1989 Hong Kong film by Anthony Chan

A Fishy Story (不脫襪的人 (Bù tuō wà de rén)) is a 1989 Hong Kong drama film directed by Anthony Chan and starring Kenny Bee, Maggie Cheung and Anthony Chan.

==Synopsis==
The film tells the tale of aspiring actress Huang (Maggie Cheung), who's trying to achieve fame and fortune in turbulent 1967 Hong Kong. While political unrest sweeps through the territory, Huang uses her looks and charm to romance various wealthy men in hopes of climbing the social ladder.

But times are rough for her, just as they are for her neighbour Kung (Kenny Bee), an unlicensed cab driver and a rich woman's toy boy. They don't get along well and despise each other. However, over the course of the movie, they go through so much together that they gradually become inseparable.

==Cast==
- Kenny Bee - Kung
- Maggie Cheung - Huang
- Anthony Chan - Paul Chen
- Josephine Koo - Mrs. Koo
- Carrie Ng - Actress in Musical
- Margaret Lee - Actress in Drama
- Lam Chung - Movie Director

==Reception==
A Fishy Story was critically acclaimed and a box office success in Hong Kong. Cheung's performance received positive reviews from critics.

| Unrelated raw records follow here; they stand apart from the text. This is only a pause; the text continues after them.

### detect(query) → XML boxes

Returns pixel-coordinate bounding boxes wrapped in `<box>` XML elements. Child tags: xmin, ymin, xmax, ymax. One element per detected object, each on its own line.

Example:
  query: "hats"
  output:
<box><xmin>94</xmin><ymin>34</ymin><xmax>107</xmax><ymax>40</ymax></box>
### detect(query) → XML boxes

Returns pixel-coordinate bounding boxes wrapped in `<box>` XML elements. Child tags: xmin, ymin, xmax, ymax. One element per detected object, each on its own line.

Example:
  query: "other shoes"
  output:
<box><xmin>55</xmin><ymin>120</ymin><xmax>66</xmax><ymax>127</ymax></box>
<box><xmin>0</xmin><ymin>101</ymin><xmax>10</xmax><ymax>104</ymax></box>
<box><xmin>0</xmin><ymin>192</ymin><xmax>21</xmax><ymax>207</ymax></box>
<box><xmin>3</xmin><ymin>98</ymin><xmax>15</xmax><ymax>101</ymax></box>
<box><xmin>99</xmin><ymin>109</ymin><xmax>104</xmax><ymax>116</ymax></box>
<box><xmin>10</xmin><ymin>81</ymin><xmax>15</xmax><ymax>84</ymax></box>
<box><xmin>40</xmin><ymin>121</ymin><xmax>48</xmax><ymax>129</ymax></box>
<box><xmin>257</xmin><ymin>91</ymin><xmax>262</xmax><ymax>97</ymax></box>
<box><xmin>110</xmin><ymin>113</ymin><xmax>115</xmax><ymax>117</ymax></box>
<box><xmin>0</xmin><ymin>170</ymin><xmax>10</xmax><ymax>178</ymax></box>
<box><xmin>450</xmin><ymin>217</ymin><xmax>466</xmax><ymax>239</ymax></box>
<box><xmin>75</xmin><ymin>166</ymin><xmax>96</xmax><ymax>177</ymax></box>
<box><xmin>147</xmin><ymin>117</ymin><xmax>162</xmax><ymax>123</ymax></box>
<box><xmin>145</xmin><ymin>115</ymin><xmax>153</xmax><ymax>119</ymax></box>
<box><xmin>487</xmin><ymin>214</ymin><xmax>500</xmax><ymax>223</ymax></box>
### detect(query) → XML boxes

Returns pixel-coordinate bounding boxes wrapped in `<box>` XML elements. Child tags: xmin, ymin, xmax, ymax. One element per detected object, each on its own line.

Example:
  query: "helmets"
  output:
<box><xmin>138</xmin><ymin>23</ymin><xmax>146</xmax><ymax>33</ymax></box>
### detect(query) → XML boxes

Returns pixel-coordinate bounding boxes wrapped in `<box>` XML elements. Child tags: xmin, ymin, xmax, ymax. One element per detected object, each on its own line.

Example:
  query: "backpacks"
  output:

==Awards and nominations==
The movie received 6 nominations including Best Film, Best Director (Anthony Chan) and Best Supporting Actress (Josephine Koo) at 9th Hong Kong Film Awards which was held in 1990 and won for Best Cinematography (Peter Pau) and Best Art Direction (Szeto Wai Yung). Maggie Cheung won her first Best Actress Award.